The recent turmoil in China, as well as political unrest in parts of the Soviet Union, will only add to the volume of capital inflows into the US, Raclin says. This makes the monetary balancing act of the Federal Reserve System all the more difficult. On the one hand, Raclin says, the Fed can't allow the dollar to climb too high, thus working against US exports and a reduction in the trade deficit. On the other hand, if the dollar goes down too sharply, then there is ``trouble selling US paper [Treasury issues] abroad.'' This foreign money helps finance the federal budget deficit.

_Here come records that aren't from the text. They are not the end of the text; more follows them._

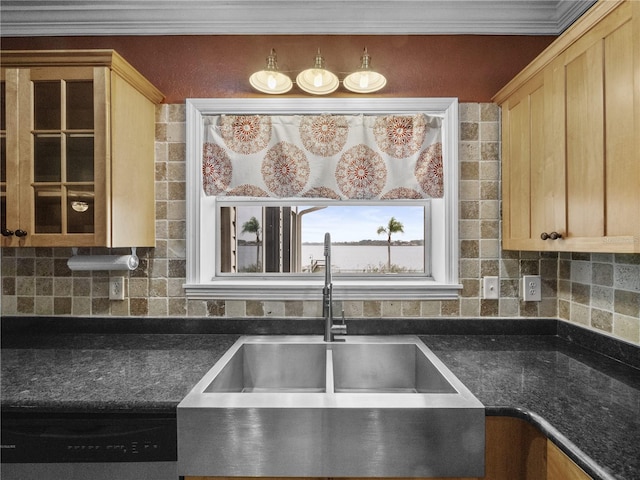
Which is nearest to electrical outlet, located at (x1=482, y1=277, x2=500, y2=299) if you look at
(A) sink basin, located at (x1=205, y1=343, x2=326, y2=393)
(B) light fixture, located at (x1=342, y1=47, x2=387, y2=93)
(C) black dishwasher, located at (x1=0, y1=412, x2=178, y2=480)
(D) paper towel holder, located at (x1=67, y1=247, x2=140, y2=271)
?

The main play in the market in recent weeks has involved merger-related issues, irrespective of their particular market sector. Stocks of major manufacturing companies have not come under strong selling pressure, experts note. Moreover, some export-linked manufacturing sectors have done very well, despite the strength of the dollar. Case in point: machinery companies.
The average machinery company obtains 34 percent of its revenues from international markets, according to Andrew Silver of Dillon, Read & Co. But profits are mainly concentrated in the US market, Mr. Silver notes. Moreover, many US machinery companies are low-cost producers in terms of the world machinery market. The upshot, as Dillon, Read sees it, is that the dollar would have to rise to the 180- to 200-yen level (from the current 142-yen range) before the US companies' competitiveness were substantially injured. Dillon, Read remains upbeat about the machinery group.
Even if US manufacturers are disadvantaged for the time being because of the higher dollar, ``what's a couple of months,'' asks Dennis Jarrett, a market strategist with Kidder, Peabody & Co., with a laugh.
``We're assuming that the dollar will pull back down in the period ahead,'' says Mr. Jarrett. ``If the Fed's primary focus is on fighting inflation, which seems to clearly be the case, then as inflation eases and the rates back down, the dollar will start to drop as well.''
Jarrett notes the recent drop in the federal funds rate, which eased to the 9.50 range last week, as suggesting that the Fed had decided to move to a slightly easier stance on interest rates.
Jarrett sees the continuing revival of the manufacturing sector as one of the underlying long-term trends within the US economy. Kidder, Peabody, he says, believes that the manufacturing sector ``will grow at a 6 percent annual rate for the next three to four years, compared with only 2.5 percent annual growth in real gross national product.''
Moreover, he says, the valuation of the industrial sector relative to the consumer sector is at a historic low, which suggests the need for a repositioning of interest in manufacturing stocks in general. Kidder, Peabody is currently recommending such heavy-industry stocks as Armco Steel and Illinois Tool Works.
Still, some market analysts continue to urge caution regarding US producers with strong overseas sectors. Marshall Acuff, portfolio strategist at Smith Barney, Harris Upham & Co., believes that the strengthening of the dollar could have a detrimental effect on the earnings of US multinational firms. His solution: Investors should focus on domestic-oriented companies. These ``made-in-the-USA'' companies, he says, should have no more than 5 percent of their earnings from overseas; would have no foreign manufacturing; would lack significant ``currency exposure''; and have no involvement in exports. That is not to say, he argues, that investors should avoid all multinationals, but only those that will find it difficult to offset the new strength of the dollar.
Among stocks recommended by Smith Barney are Automatic Data Processing, which provides transaction services to businesses, and Browning-Ferris Industries, a solid-waste management firm.